Lela Alston (born June 26, 1942) is an American politician and a Democratic member of the Arizona State Senate representing District 5 since January 9, 2023. She previously represented District 24 from 2019 to 2023, and served in the Arizona House of Representatives from 2013 to 2019, and from 2011 to 2013 in the District 11 seat, and non-consecutively in the Arizona State Legislature from 1977 until 1995 in the Arizona Senate.

== Education ==
Alston attended Phoenix College and earned her bachelor's degree from the University of Arizona, and Arizona State University.

== Abortion ==
In 1977, Alston voted for a 122-page bill which was consisted of the biggest overhaul of the state's criminal code since 1910. In this vote, she voted for the statute which re-numbered an 1864 abortion ban that contained no exceptions for rape or incest. In a 2024 statement, Alston said "it was just a bunch of numbers that we were transferring over."

== Elections ==
- 1976 When Republican Senator Bill McCune left the Legislature and left the Senate District 20 seat open, Alston won the November 2, 1976, general election with 10,045 votes (52.9%) against Republican nominee Howard Adams.
- 1978 Alston won the November 7, 1978, general election with 7,768 votes (59.5%) against Republican nominee George Hussey.
- 1980 Alston won the November 4, 1980, general election with 9,511 votes (64.2%) against Republican nominee Steve Hargan.
- 1982 Alston won the November 2, 1982, general election with 12,819 votes (59.9%) in a rematch against Republican nominee Steve Hargan.
- 1984 Alston won the three-way November 6, 1984, general election with 14,223 votes (52.9%) against Republican nominee Georgia Hargan and Independent candidate Dick Singer.
- 1986 Alston won the November 4, 1986, general election with 13,927 votes (59.7%) against Republican nominee Wayne Church.
- 1988 Alston won the November 8, 1988, general election with 16,405 votes (58.9%) against the Republican nominee.
- 1990 Alston won the November 6, 1990, general election with 13,395 votes (54.4%) against Republican nominee Harry Fennemore.
- 1992 Alston won the September 8, 1992, Democratic primary with 4,650 votes (98.6%) against write-in candidate Mary Hartley and won the November 3, 1992, general election with 19,313 votes (61.4%) against Republican nominee John Keck; Hartley would succeed Alston after winning the November 8, 1994, general election.
- 1994 Alston ran for the open Arizona Superintendent of Public Instruction in the September 13, 1994, Democratic primary, winning with 127,937 votes (54.8%) against Tempe Mayor Harry Mitchell, who later served in the Arizona Senate and represented Arizona's 5th congressional district in the United States House of Representatives; but lost the November 8, 1994, general election to Republican state Representative Lisa Graham.
- 2010 When Democratic Representatives David Lujan and Kyrsten Sinema ran for Arizona Attorney General and the Arizona Senate respectively, and thereby left open both seats in District 15, Alston ran in the three-way August 24, 2010, Democratic primary, placing second behind Katie Hobbs by 6 votes with 4,347 votes; in the six-way November 2, 2010, general election, Hobbs took the first seat, and Alston took the second seat with 15,167 votes ahead of Republican nominees Paul Yoder, Caroline Condit, and Independent candidate Les White and Green candidate Luisa Valdez; Hobbs was elected to the Arizona Senate in 2012 and became Arizona Secretary of State in 2019.
- 2012 Redistricted to District 24, with Democratic Representative Chad Campbell redistricted from District 14, and incumbent Representatives Democratic Lynne Pancrazi running for Arizona Senate and Republican Russ Jones redistricted to District 13, Alston ran in the four-way August 28, 2012, Democratic primary, placing first with 7,652 votes; Representative Campbell placed second.
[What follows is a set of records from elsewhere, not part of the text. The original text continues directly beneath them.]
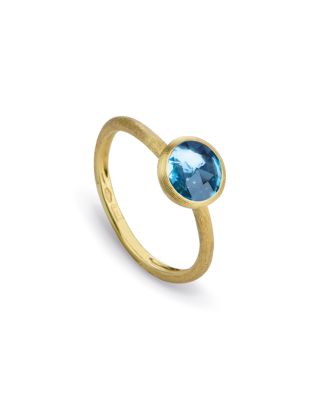 Marco Bicego Marco Bicego Topaz Stackable Jaipur Ring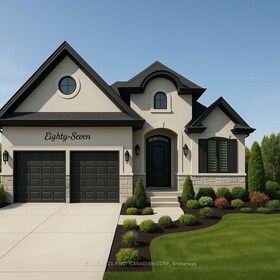 203 Foxborough Place, Middlesex, ON , MLS #X12946068 , Image - 1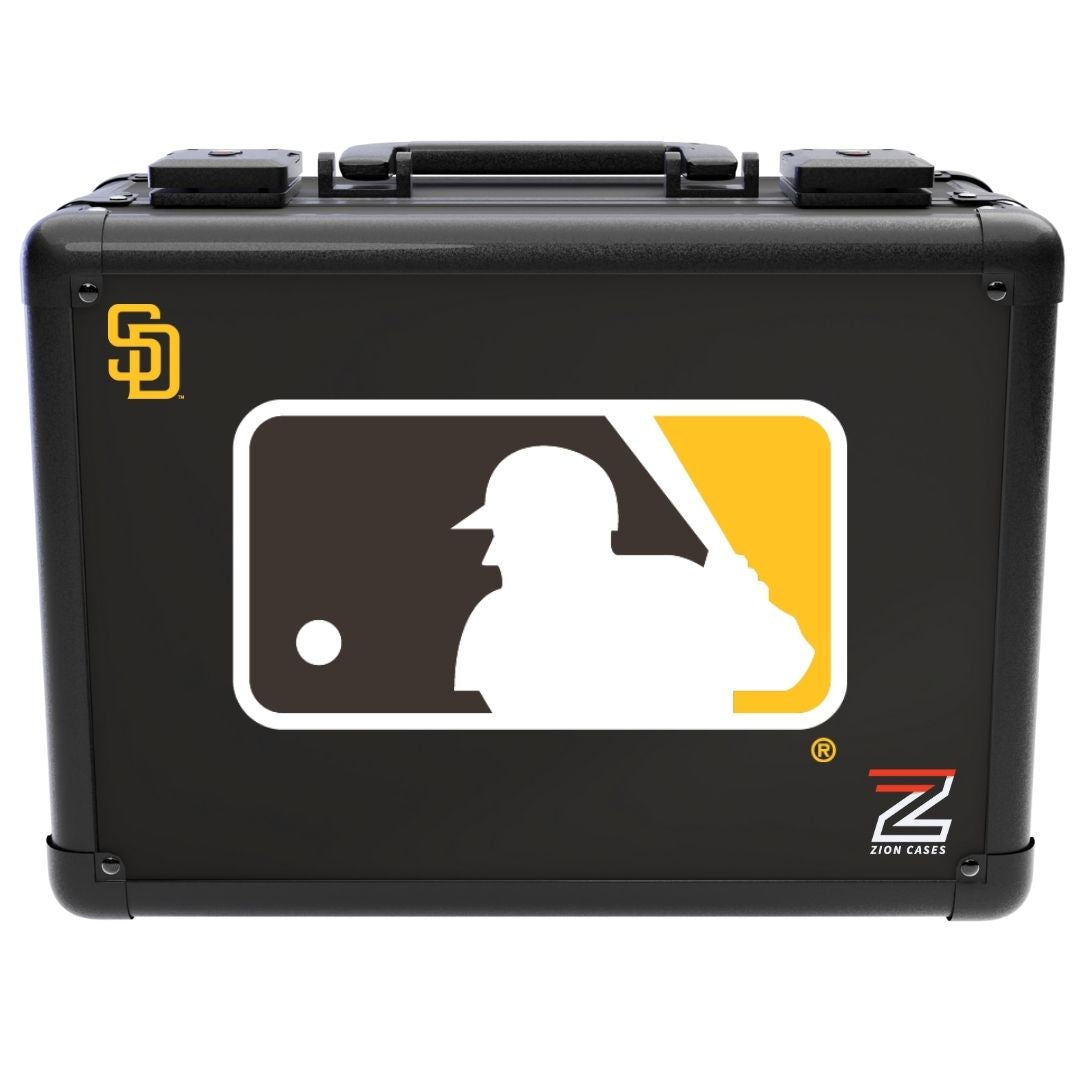 San Diego Padres - MLB Slab Case X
Alston and Representative Campbell won the four-way November 6, 2012, general election, with Alston taking the first seat with 34,018 votes and Representative Campbell taking the second seat ahead of Republican nominee Brian Kaufman and Green candidate Gerard Davis.
- 2014 Lela Alston and Ken Clark defeated Richard Bauer in the Democratic primary. Alston and Clark defeated Lei Lani Cortez in the general election with Alston receiving 21,740 votes.